Project setup (1 to 2 weeks). Before any feature work begins, we set up the foundations. CI/CD pipelines. Linting and test scaffolds. Basic authentication. Our internal prompts and tooling tailored to the project. By the end of this phase the skeleton is deployed and ready for features to be built into it.
Phased build (3 to 8 weeks). We split the project into several discrete phases, each one a deliverable. We work through them in sequence and you see each phase delivered as it's done, not all at the end. That means usable functionality lands early, and your feedback on the early phases shapes the ones still to come.
Launch and delivery (1 to 2 weeks). Final stage. We test the deliverables together. Run final checks. Verify everything has been built to specification. Client sign-off. Production deploy. Brief handover. Maintenance period begins.
The thing that throws this off is rarely engineering capacity. It's usually content not ready by launch, or a stakeholder asking for "one more thing" mid-build, or an integration partner who's gone quiet.

What's not in the timeline (and probably should be)
Two things that almost every quoted timeline excludes, but you should plan for:
A bedding-in month after launch. Real users find real bugs in the first thirty days. Not because the build is broken, because real-world use covers paths that User Acceptance Testing (UAT) never quite does. We hold a portion of every project for this period rather than calling the work "done" at launch.
Ongoing maintenance. Software isn't a one-off purchase. After launch, there's the security patch cadence, the framework upgrades, the small workflow tweaks, the occasional new integration. Each one takes time, ours and yours, and that work doesn't fit inside the build timeline. Plan for it from week one. A build with no plan for what happens after launch quietly decays, until you're staring at a refactor-or-rebuild decision you didn't budget time for.
How to actually plan your timeline
If you're scoping a build, do these three things before you sign anything.
First, identify your real deadline, not a wished-for date, an actual one with consequences. Most "ASAP" deadlines turn out to be flexible when prodded. Real ones don't.

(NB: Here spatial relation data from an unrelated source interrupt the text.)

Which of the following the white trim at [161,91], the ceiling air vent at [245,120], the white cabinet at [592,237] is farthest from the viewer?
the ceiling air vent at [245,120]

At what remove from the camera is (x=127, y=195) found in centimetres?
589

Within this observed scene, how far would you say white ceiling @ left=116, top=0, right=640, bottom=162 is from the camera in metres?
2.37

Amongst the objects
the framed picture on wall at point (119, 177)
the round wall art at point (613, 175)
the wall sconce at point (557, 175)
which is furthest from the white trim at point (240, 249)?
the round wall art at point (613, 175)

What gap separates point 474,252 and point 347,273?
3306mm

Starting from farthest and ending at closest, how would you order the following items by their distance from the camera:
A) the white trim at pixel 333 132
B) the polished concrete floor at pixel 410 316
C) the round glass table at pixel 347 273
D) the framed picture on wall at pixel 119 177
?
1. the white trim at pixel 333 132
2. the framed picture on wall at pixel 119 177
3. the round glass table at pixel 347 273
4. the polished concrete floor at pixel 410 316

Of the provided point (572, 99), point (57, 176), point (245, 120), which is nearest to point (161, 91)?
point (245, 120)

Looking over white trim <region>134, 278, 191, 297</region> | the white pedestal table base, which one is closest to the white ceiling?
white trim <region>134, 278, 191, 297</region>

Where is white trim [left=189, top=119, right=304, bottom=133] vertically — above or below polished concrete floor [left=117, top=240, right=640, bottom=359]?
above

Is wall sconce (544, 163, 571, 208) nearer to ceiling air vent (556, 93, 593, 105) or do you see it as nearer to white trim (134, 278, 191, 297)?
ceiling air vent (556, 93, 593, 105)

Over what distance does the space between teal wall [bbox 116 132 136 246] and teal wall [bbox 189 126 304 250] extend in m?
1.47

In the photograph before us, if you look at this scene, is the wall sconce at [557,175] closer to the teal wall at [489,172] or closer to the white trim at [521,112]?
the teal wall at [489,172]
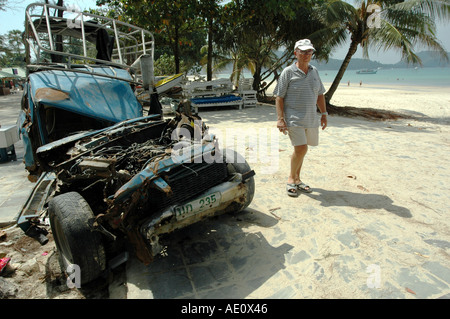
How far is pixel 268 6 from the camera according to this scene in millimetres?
10977

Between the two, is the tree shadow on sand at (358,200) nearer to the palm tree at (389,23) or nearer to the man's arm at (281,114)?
the man's arm at (281,114)

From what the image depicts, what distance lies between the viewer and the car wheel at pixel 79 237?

Second, audit your decision-making chain. Can a single person sign off the workflow questions inside 48 hours? If not, build the answer into your timeline. Two-week sign-off cycles are fine if you've planned for them. They're project-killers if you haven't.
Third, get content and data ready in parallel with the build, not after it. Whoever's responsible for those should be working on them from week one, not week ten.
If you're not sure what your timeline should be, because the scope isn't clear yet, or you're still weighing up whether custom is the right call at all, or the deadline isn't real, or you've been quoted three wildly different numbers, that's a good conversation to have before money changes hands.